◆ **WRITTEN TASK**
Please copy out each line below that contains the word "Thinking".

◆ **RECORDS PROVIDED**
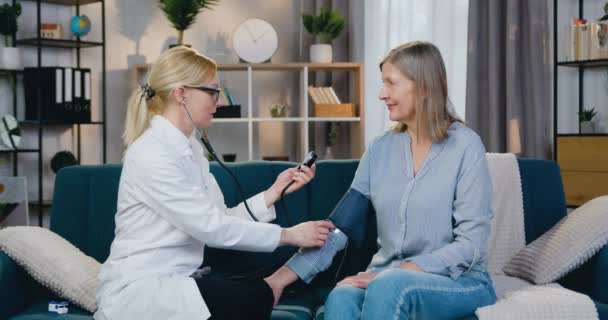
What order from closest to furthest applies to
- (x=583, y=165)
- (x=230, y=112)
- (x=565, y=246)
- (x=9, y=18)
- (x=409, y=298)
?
1. (x=409, y=298)
2. (x=565, y=246)
3. (x=583, y=165)
4. (x=9, y=18)
5. (x=230, y=112)

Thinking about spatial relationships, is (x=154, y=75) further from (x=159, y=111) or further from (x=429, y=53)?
(x=429, y=53)

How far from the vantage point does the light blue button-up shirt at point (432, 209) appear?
212cm

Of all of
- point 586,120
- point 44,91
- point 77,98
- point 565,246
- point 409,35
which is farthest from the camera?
point 409,35

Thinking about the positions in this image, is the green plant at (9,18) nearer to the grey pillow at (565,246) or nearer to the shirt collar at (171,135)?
the shirt collar at (171,135)

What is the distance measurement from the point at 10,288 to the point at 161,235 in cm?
59

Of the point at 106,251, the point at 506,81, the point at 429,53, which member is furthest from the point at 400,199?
the point at 506,81

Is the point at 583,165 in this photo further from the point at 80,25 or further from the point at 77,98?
the point at 80,25

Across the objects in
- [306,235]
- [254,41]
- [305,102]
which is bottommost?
[306,235]

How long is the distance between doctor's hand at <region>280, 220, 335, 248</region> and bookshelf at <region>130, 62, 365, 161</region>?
9.10 ft

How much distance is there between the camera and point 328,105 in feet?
16.7

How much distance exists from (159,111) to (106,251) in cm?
68

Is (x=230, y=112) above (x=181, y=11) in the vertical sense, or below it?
below

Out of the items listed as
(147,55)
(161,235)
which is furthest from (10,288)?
(147,55)

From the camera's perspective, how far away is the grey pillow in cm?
238
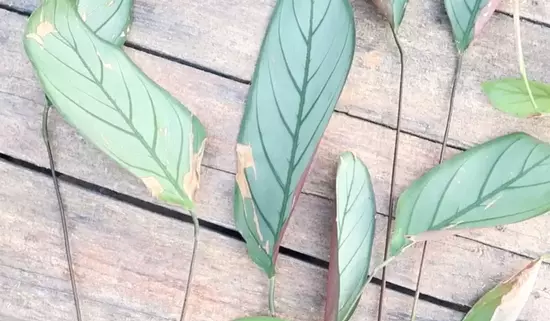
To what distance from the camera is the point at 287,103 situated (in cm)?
53

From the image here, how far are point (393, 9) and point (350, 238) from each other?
0.21 metres

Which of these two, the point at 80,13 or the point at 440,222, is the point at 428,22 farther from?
the point at 80,13

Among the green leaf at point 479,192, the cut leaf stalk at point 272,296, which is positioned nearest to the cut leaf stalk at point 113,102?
the cut leaf stalk at point 272,296

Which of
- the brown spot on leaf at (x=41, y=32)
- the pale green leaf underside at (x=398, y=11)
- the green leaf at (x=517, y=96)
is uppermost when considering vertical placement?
the pale green leaf underside at (x=398, y=11)

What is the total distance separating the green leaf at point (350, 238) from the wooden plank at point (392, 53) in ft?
0.23

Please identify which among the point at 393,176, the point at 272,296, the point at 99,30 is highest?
the point at 99,30

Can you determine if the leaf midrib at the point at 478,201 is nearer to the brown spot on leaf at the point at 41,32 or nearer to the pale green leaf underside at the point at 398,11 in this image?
the pale green leaf underside at the point at 398,11

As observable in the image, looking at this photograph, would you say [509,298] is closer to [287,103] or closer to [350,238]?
[350,238]

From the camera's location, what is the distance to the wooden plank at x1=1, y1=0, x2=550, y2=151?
1.87 ft

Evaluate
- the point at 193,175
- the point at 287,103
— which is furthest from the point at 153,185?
the point at 287,103

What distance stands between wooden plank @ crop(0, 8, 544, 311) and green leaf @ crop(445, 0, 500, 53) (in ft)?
0.34

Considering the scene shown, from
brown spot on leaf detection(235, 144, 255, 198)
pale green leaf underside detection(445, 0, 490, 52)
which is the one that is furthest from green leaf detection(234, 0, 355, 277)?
pale green leaf underside detection(445, 0, 490, 52)

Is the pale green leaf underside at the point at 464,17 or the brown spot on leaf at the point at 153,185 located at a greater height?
the pale green leaf underside at the point at 464,17

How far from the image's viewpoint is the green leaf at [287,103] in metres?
0.52
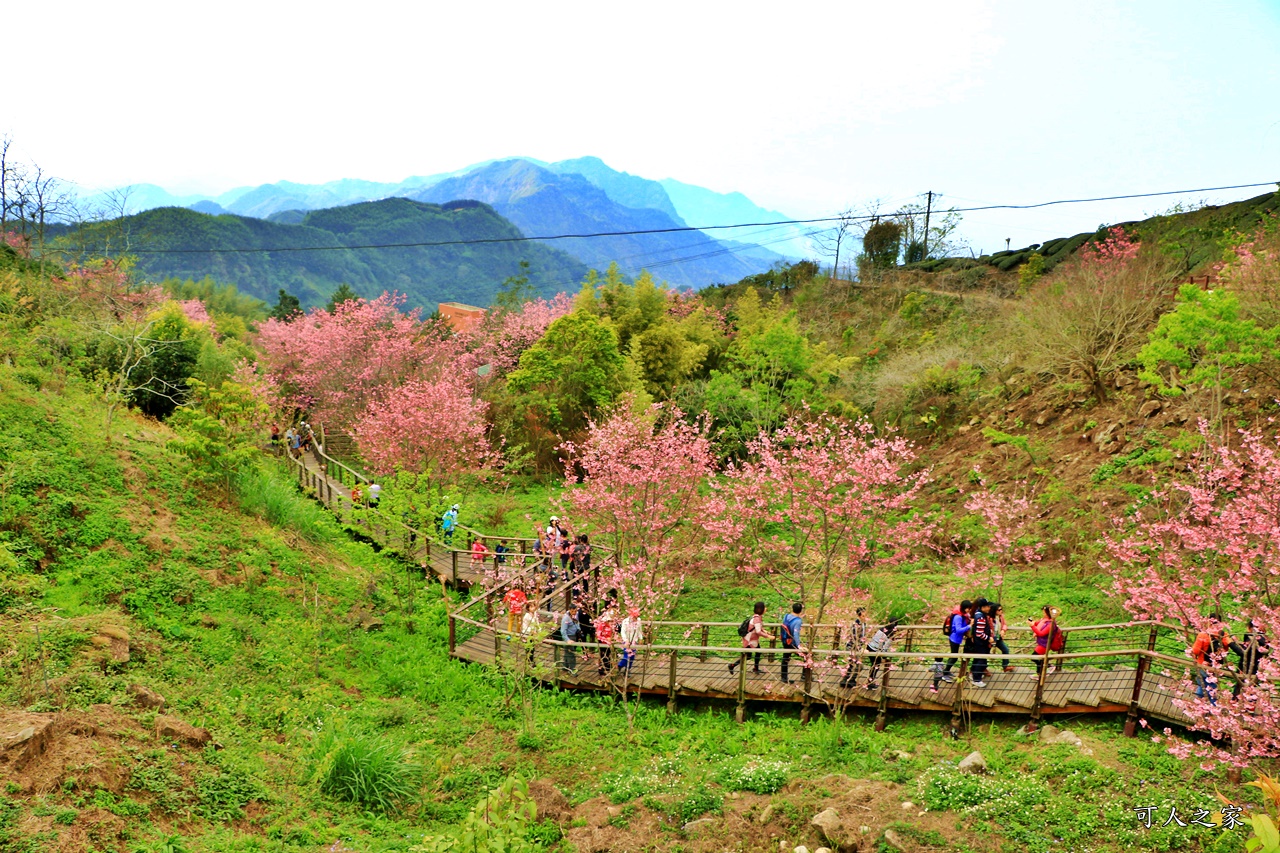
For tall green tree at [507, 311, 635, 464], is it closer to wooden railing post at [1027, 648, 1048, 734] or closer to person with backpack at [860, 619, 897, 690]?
person with backpack at [860, 619, 897, 690]

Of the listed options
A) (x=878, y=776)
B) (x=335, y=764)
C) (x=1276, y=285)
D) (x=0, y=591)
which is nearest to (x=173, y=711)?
(x=335, y=764)

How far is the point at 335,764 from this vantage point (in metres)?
7.43

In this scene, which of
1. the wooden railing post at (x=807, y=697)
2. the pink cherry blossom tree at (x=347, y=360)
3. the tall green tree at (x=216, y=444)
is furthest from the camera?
the pink cherry blossom tree at (x=347, y=360)

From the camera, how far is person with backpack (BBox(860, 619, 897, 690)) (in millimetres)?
9539

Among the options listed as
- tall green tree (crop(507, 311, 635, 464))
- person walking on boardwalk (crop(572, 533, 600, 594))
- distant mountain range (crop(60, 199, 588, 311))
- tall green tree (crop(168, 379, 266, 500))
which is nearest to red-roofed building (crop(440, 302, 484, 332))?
tall green tree (crop(507, 311, 635, 464))

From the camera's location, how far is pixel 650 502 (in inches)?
526

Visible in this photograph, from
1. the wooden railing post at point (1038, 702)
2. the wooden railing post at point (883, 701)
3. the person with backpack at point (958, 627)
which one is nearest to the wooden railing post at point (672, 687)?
the wooden railing post at point (883, 701)

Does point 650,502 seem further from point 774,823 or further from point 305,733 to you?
point 774,823

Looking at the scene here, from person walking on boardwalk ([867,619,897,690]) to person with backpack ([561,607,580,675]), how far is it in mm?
4446

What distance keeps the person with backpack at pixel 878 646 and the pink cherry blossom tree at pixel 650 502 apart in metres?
3.37

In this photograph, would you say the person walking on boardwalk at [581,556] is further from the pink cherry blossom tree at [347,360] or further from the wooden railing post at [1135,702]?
the pink cherry blossom tree at [347,360]

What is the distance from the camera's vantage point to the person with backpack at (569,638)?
1112cm

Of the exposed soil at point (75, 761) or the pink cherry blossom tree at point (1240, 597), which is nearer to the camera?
the exposed soil at point (75, 761)

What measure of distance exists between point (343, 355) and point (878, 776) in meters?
25.5
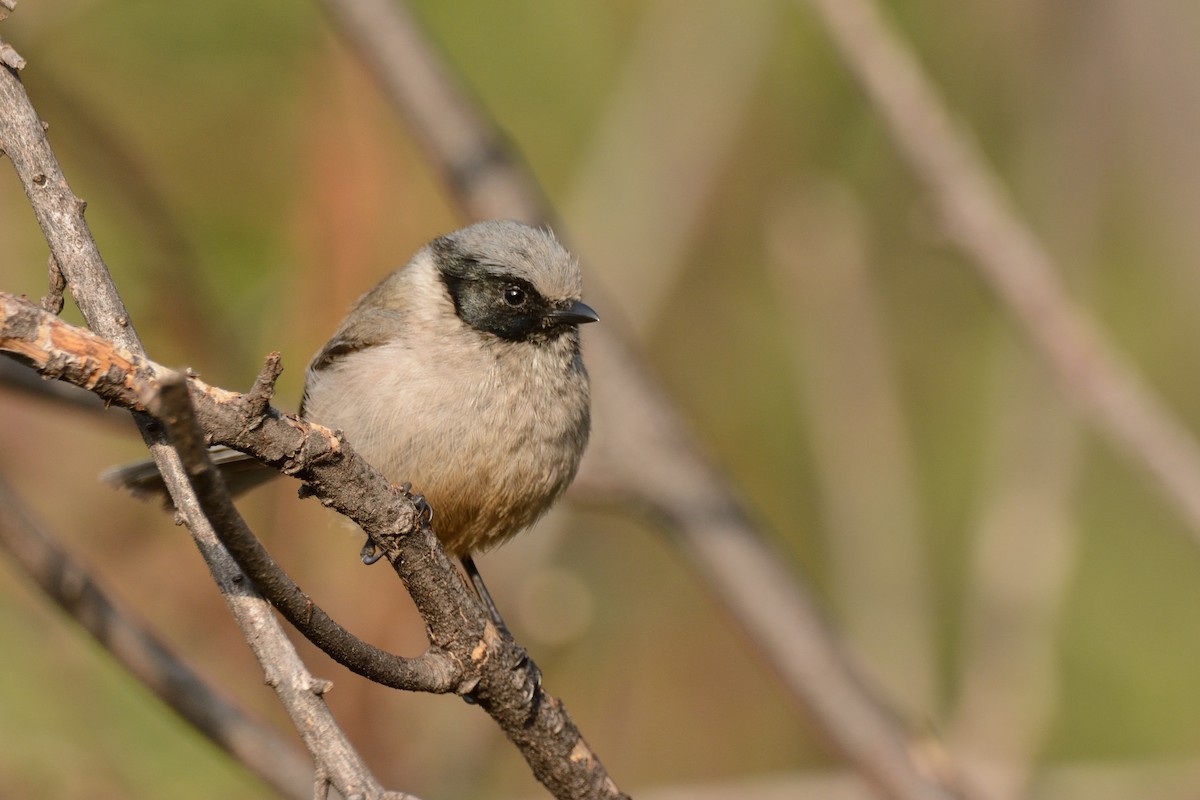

◆ **WRITTEN SOLUTION**
Thinking about spatial relationships, is (x=154, y=75) further from (x=159, y=111) or further from (x=429, y=53)?
Thinking about the positions in this image, is the green plant at (9,18) nearer to the grey pillow at (565,246) or nearer to the shirt collar at (171,135)?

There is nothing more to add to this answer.